• [PROVIDED ENTRIES]:
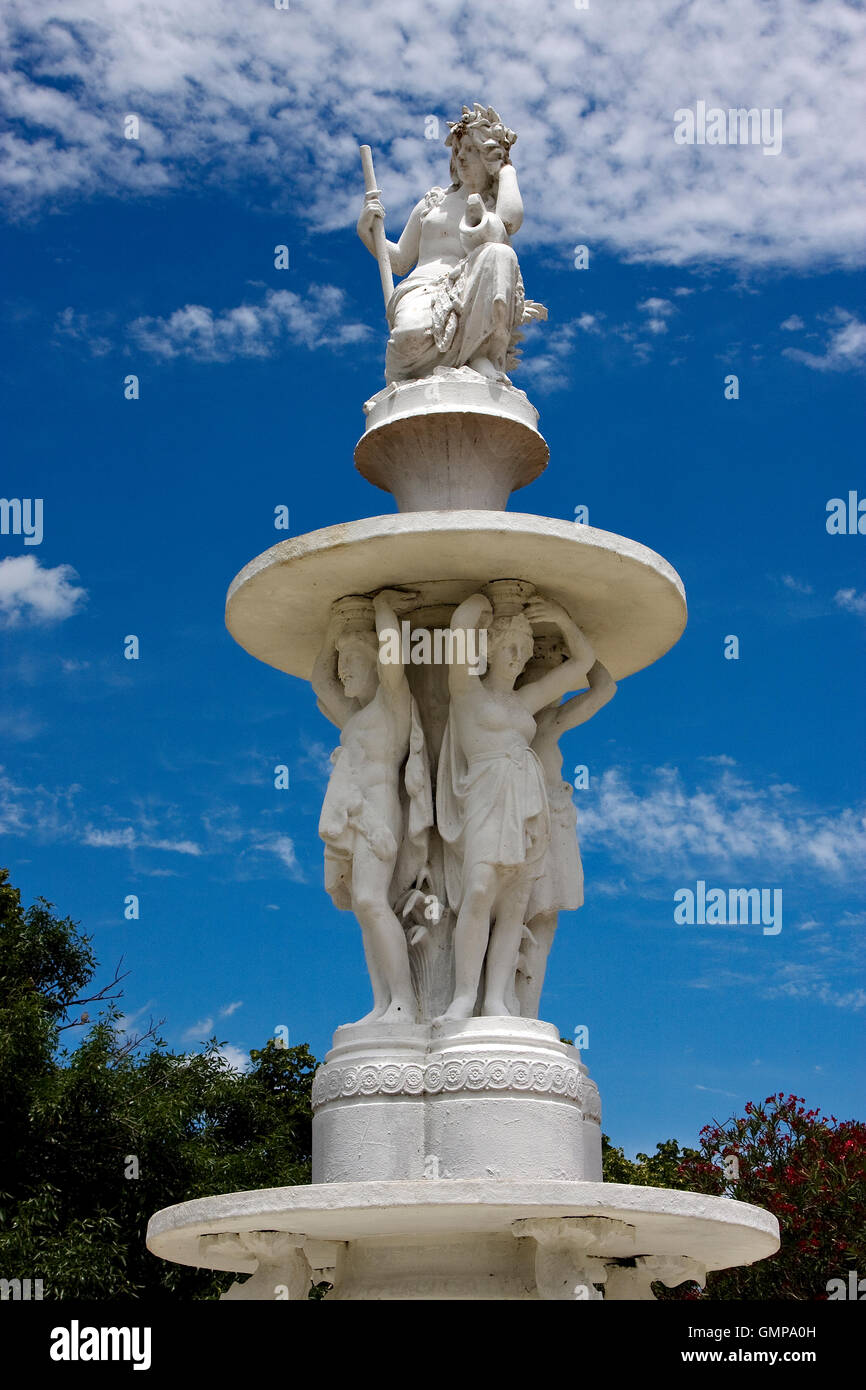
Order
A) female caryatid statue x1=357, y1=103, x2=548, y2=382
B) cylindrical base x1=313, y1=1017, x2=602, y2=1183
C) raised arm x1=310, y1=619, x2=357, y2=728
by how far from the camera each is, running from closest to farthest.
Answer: cylindrical base x1=313, y1=1017, x2=602, y2=1183 < raised arm x1=310, y1=619, x2=357, y2=728 < female caryatid statue x1=357, y1=103, x2=548, y2=382

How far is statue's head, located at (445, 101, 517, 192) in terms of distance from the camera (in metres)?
10.7

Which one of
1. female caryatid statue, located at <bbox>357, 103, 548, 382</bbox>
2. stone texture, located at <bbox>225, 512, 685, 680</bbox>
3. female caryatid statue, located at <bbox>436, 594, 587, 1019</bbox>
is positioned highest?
female caryatid statue, located at <bbox>357, 103, 548, 382</bbox>

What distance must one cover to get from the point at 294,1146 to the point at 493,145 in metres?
13.1

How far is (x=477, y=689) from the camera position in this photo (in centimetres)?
937

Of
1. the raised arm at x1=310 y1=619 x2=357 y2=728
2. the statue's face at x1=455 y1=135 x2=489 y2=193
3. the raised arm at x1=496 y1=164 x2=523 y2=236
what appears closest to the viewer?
the raised arm at x1=310 y1=619 x2=357 y2=728

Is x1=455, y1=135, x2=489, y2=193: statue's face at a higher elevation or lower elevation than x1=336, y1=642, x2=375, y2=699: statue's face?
higher

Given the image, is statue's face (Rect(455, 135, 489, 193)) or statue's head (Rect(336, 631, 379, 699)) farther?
statue's face (Rect(455, 135, 489, 193))

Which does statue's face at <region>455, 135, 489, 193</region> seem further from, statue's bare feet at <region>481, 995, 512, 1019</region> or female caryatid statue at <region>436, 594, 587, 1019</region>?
statue's bare feet at <region>481, 995, 512, 1019</region>

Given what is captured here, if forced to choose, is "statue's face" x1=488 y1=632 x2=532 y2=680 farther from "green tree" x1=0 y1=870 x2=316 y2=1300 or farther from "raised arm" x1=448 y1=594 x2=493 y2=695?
"green tree" x1=0 y1=870 x2=316 y2=1300

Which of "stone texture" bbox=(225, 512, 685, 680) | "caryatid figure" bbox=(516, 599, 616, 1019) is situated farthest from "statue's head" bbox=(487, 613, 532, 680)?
"stone texture" bbox=(225, 512, 685, 680)

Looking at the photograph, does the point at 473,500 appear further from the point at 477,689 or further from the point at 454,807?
the point at 454,807

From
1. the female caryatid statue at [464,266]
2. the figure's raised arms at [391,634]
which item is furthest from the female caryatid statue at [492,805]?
the female caryatid statue at [464,266]

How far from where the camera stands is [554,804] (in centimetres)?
973

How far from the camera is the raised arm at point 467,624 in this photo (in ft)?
30.5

• [DIRECTIONS FOR THIS TASK]:
Rewrite all the rows above as a numbered list with no blank lines, leaving out the picture.

• [WRITTEN RESPONSE]:
1. Order
2. A) female caryatid statue x1=357, y1=103, x2=548, y2=382
3. B) cylindrical base x1=313, y1=1017, x2=602, y2=1183
4. C) raised arm x1=310, y1=619, x2=357, y2=728
5. by how far from the camera each is, running from closest to farthest.
6. Answer: cylindrical base x1=313, y1=1017, x2=602, y2=1183 < raised arm x1=310, y1=619, x2=357, y2=728 < female caryatid statue x1=357, y1=103, x2=548, y2=382
7. How far is statue's head, located at (445, 101, 517, 192) in terms of distance from the camera (in metres)?
8. 10.7
9. Which one of
10. 1. female caryatid statue, located at <bbox>357, 103, 548, 382</bbox>
11. 2. stone texture, located at <bbox>225, 512, 685, 680</bbox>
12. 3. female caryatid statue, located at <bbox>436, 594, 587, 1019</bbox>
13. is positioned highest?
14. female caryatid statue, located at <bbox>357, 103, 548, 382</bbox>
15. What distance must one cover to get from the point at 294,1146 to the point at 493,145 in metres?
16. 13.1
17. How far is (x=477, y=689) from the camera position in this photo (in centimetres)?
18. 937
19. Of
20. 1. the raised arm at x1=310 y1=619 x2=357 y2=728
21. 2. the statue's face at x1=455 y1=135 x2=489 y2=193
22. 3. the raised arm at x1=496 y1=164 x2=523 y2=236
23. what appears closest to the viewer?
24. the raised arm at x1=310 y1=619 x2=357 y2=728
25. Is x1=455, y1=135, x2=489, y2=193: statue's face at a higher elevation or lower elevation than x1=336, y1=642, x2=375, y2=699: statue's face?
26. higher
27. Given the image, is statue's face (Rect(455, 135, 489, 193)) or statue's head (Rect(336, 631, 379, 699)) farther?
28. statue's face (Rect(455, 135, 489, 193))
29. Which does statue's face at <region>455, 135, 489, 193</region> seem further from, statue's bare feet at <region>481, 995, 512, 1019</region> or female caryatid statue at <region>436, 594, 587, 1019</region>?
30. statue's bare feet at <region>481, 995, 512, 1019</region>
31. Given what is captured here, if forced to choose, is "statue's face" x1=488 y1=632 x2=532 y2=680 farther from "green tree" x1=0 y1=870 x2=316 y2=1300 or farther from "raised arm" x1=448 y1=594 x2=493 y2=695?
32. "green tree" x1=0 y1=870 x2=316 y2=1300
33. Which of "stone texture" bbox=(225, 512, 685, 680) | "caryatid figure" bbox=(516, 599, 616, 1019) is situated farthest from "statue's head" bbox=(487, 613, 532, 680)?
34. "stone texture" bbox=(225, 512, 685, 680)
35. Looking at the photograph, does the point at 473,500 appear further from the point at 477,689 or further from the point at 454,807?
36. the point at 454,807
37. From
38. 1. the female caryatid statue at [464,266]
39. 2. the figure's raised arms at [391,634]
40. which item is furthest from the female caryatid statue at [492,805]?
41. the female caryatid statue at [464,266]
42. How far from where the camera stands is [554,804] (in centimetres)?
43. 973
44. How far from the camera is the raised arm at point 467,624 in this photo (in ft)?
45. 30.5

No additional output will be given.